> _Stated problem_:
Can you reproduce word for word everything in the blog post from "My dream of" down to "to the mountaintop'."?

> _Extracted text_:
Sunday, June 20, 2021

Ellen Johnson Sirleaf

 Ellen Johnson Sirleaf says: "If your dreams do not scare you, they are not big enough."

My dream of becoming a Shamer, an Israelite Samaritan as opposed to an Israelite Jew, terrifies me so I guess it is big enough.

Friday, June 18, 2021

"I have been to the mountaintop!"

Well, to quote the late Rev. Martin Luther King, Jr., 'I have been to the mountaintop'.

I know I said I wouldn't do this but my wife is overseas and I simply could not not go to Aargareezem. I WhatsApped my Shamer friend & he said that today (Friday, 18 June) would be a good day to come. (My wife gets back on Tuesday morning.) Sunday is Shavuot for the Shamerim. He said that he would speak to the manager at the Israel Nature & Parks Authority site on the mountain, to let me into the locked areas surrounding Givat Olam and the Altar of Yesaahq. I drove there this morning; my drive through Huwara was breathtakingly uneventful. I was so excited when Aargareezem came into view! I threaded my way through the Shamer village & drove straight to the site. The manager was expecting me. There was hardly anyone there, which suited my purposes very nicely. The manager asked me if I was becoming a Shamer and I said that since that would break up my marriage, no. When we got to Givat Olam, he reminded me to take off my sandals (which I would have done anyway, of course). As soon as he opened the gate, I strode in and threw myself down flat on the rock, arms and legs outstretched. I was very conscious of the feeling of the warm rock pressed up against the left side of my face. I lay there for at least 5 minutes (thank Shema there was nobody there) and said, "Here I am Shema, here I am" and then repeated "Here I am" several times. Other than praying and thanking Shema for bringing me there & asking if I might serve him there one day, all I said was "Here I am." We then walked over to the Altar of Yesaahq. The manager let me in. I stared in awe at the rocks of the altar for a few minutes and left. As he locked up the gate to the altar, I thanked him and said that I was now ready to play the visitor/tourist. I walked over to the deck where one can see Nablus down below & Mt. Eval on the other said. The view was as stunning as always.

Afterwards, I drove down into the village & parked right next to the compound where the fire pits for Pesach are. The area has been refurbished and is now much better kept than I remember from some of my previous visits. he now 20 pits are capped & locked and are thus presumably clean & free of litter. I saw a Shamer cohein on the steps of the building right next to the area with the pits. I recognized him as the Cohein Gadol's brother & the keeper of the little museum up there  (where my friend and I were, see my second post way back). I must've stuck out like a non-Shamer sore thumb. He greeted me and I went over to him. I said that I knew him & remembered him from the museum, which was 7 years ago. I told him that I remember something he said then & think about it often. There was a young married couple there with us. The cohein asked them if they thought that the Shamerim loved Jerusalem & when the husband said no, he replied, "No, it is a city in the Land of Israel and we love it very, very much." He was amazed that I remembered that. I told him that I had been there in 2014 to see their Pesach and that in a sense, I had never left. He smiled. I told him that I had just come from praying at Givat Olam & the Altar of Yesaahq. He said that anyone can go there. I said no, that my Shamer friend had asked the manager to open the gates for me so that I could pray on the sites. He was impressed. I told him that I can come only very infrequently as my wife does / would / not approve. I told him that I thought King Solomon had made a grievous mistake by building a large and grandiose Temple to replace the (mere) tent of the Mishkan. Lots of peoples build & have built grandiose temples to their gods, that is commonplace. But who worships their G-d in a tent? That is unique. He asked me where the Mishkan/ Tent of Meeting was and I pointed back at Aargareezem and said it was hidden there somewhere. He smiled again.

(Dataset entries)

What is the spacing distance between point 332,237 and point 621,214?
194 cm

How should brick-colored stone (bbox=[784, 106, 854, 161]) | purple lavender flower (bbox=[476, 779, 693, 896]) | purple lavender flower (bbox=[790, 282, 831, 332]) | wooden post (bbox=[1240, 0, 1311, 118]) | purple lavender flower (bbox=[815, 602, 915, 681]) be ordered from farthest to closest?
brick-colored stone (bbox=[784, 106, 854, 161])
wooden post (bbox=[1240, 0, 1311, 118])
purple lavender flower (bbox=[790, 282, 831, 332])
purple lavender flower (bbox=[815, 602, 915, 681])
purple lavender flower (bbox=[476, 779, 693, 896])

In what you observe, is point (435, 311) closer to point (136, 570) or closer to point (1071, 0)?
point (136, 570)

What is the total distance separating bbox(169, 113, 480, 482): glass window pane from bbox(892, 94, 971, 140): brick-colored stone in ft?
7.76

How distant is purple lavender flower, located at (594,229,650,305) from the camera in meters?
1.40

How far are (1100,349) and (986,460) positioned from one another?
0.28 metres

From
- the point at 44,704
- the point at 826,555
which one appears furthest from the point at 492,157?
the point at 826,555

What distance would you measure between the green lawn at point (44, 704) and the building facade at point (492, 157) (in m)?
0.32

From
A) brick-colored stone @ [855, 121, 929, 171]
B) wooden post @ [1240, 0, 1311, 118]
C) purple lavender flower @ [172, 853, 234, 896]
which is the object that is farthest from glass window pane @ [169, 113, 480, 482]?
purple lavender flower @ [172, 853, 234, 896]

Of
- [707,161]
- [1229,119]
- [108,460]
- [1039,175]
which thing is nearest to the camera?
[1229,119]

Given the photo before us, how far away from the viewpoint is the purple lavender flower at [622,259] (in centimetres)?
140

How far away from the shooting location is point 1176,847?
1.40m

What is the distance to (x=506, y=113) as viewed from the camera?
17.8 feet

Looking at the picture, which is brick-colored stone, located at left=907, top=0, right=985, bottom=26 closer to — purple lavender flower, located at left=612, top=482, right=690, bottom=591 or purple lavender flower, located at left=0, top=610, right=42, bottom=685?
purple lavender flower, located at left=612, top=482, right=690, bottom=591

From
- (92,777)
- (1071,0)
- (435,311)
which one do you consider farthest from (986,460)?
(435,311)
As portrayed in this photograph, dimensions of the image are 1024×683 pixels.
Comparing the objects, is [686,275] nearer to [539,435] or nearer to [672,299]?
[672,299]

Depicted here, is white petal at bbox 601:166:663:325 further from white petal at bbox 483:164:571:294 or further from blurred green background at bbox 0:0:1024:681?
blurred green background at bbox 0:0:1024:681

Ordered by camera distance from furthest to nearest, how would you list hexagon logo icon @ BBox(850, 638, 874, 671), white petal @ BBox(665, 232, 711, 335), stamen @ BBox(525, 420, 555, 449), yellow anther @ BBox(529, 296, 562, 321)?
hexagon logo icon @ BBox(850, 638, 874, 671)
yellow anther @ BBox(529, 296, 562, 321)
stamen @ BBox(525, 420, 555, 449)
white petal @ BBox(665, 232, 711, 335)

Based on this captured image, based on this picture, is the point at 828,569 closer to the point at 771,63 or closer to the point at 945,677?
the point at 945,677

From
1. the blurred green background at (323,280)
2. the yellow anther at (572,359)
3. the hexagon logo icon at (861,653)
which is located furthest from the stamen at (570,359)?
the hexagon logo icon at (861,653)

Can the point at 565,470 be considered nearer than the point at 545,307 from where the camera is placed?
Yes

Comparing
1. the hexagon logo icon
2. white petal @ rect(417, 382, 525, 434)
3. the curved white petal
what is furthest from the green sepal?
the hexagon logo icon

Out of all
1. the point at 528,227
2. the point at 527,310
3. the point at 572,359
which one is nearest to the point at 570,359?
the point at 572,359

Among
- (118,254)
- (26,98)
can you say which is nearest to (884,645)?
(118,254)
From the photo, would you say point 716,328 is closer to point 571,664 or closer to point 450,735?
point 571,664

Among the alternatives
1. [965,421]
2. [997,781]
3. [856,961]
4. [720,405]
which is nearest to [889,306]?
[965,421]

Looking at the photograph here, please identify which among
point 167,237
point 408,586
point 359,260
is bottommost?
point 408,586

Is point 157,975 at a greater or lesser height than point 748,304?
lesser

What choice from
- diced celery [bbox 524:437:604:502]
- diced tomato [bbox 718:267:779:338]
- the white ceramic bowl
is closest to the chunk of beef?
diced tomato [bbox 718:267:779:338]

> _Finished task_:
My dream of becoming a Shamer, an Israelite Samaritan as opposed to an Israelite Jew, terrifies me so I guess it is big enough.

Friday, June 18, 2021

"I have been to the mountaintop!"

Well, to quote the late Rev. Martin Luther King, Jr., 'I have been to the mountaintop'.